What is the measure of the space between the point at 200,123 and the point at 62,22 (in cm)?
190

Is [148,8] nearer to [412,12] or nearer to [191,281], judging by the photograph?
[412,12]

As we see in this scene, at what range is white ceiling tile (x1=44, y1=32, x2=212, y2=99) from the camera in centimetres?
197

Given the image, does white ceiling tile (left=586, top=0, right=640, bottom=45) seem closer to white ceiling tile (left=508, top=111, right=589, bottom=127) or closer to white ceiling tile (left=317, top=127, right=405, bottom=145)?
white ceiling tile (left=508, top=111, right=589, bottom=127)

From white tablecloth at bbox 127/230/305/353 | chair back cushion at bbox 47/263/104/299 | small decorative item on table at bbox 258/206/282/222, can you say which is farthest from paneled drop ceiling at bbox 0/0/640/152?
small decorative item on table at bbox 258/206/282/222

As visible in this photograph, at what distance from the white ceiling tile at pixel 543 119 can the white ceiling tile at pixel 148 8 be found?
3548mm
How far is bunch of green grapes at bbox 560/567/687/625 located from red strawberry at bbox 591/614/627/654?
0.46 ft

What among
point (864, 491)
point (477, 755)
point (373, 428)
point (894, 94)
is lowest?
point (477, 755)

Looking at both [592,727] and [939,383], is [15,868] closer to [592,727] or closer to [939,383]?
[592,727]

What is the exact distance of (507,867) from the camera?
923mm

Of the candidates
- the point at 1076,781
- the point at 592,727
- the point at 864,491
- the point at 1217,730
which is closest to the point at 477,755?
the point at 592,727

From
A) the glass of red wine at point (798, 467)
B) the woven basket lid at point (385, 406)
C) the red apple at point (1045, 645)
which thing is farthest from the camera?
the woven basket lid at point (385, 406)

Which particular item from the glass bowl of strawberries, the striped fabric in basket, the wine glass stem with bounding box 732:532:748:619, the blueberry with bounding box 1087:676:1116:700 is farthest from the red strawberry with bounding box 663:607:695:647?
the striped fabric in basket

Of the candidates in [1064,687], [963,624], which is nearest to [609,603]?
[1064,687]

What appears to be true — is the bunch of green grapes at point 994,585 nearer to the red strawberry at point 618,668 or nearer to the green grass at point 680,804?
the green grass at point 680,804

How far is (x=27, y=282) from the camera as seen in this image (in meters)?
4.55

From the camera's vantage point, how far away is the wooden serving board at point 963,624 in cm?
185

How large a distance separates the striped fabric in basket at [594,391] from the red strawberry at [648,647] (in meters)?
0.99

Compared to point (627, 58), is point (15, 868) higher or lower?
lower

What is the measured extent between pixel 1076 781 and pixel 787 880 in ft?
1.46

***

→ DIRECTIONS FOR THIS TASK
Copy the data above again, replacing every "red strawberry" with "ripe strawberry" and leaving everything else unchanged.

→ RESULT
What is the measure of the space between the point at 200,123 and the point at 62,22 (in cm)?
190

Is [148,8] nearer to [412,12] or nearer to [191,281], judging by the photograph?
[412,12]

As we see in this scene, at what range is white ceiling tile (x1=44, y1=32, x2=212, y2=99) from the camera in centimetres?
197

Given the image, does white ceiling tile (left=586, top=0, right=640, bottom=45) seem closer to white ceiling tile (left=508, top=111, right=589, bottom=127) or closer to white ceiling tile (left=317, top=127, right=405, bottom=145)?
white ceiling tile (left=508, top=111, right=589, bottom=127)

From white tablecloth at bbox 127/230/305/353 | chair back cushion at bbox 47/263/104/299 | small decorative item on table at bbox 258/206/282/222, can you say which is farthest from paneled drop ceiling at bbox 0/0/640/152?
small decorative item on table at bbox 258/206/282/222

As visible in this photograph, at what distance from the white ceiling tile at pixel 543 119 can the white ceiling tile at pixel 148 8 be found?
3548mm
How far is bunch of green grapes at bbox 560/567/687/625 located from ripe strawberry at bbox 591/614/627/654?
0.46 ft

What among
point (864, 491)
point (477, 755)
point (373, 428)
point (894, 94)
is lowest?
point (477, 755)

Looking at both [592,727] and [939,383], is [15,868] closer to [592,727] or closer to [939,383]?
[592,727]

What is the exact distance of (507,867) from the camera?
923mm

Of the candidates
- the point at 1076,781
- the point at 592,727
- the point at 864,491
- the point at 1217,730
which is closest to the point at 477,755?
the point at 592,727

From
A) the glass of red wine at point (798, 467)
B) the woven basket lid at point (385, 406)
C) the red apple at point (1045, 645)
which thing is farthest from the camera?
the woven basket lid at point (385, 406)

Which particular item from the glass bowl of strawberries, the striped fabric in basket, the wine glass stem with bounding box 732:532:748:619, the blueberry with bounding box 1087:676:1116:700 is farthest from the ripe strawberry with bounding box 663:607:695:647?
the striped fabric in basket

Of the candidates in [1064,687], [963,624], which is nearest to [609,603]?
[1064,687]

What appears to be true — is the bunch of green grapes at point 994,585 nearer to the ripe strawberry at point 618,668 or nearer to the green grass at point 680,804?
the green grass at point 680,804

How far is (x=27, y=282) from the camera as seen in this image (in meters)?
4.55

From the camera's vantage point, how far away is the wooden serving board at point 963,624 in cm?
185

How large a distance separates the striped fabric in basket at [594,391] from the ripe strawberry at [648,647] (in meters)?
0.99

Compared to point (627, 58), is point (15, 868) higher or lower?
lower

What is the measured extent between pixel 1076 781 and pixel 787 880 in ft?
1.46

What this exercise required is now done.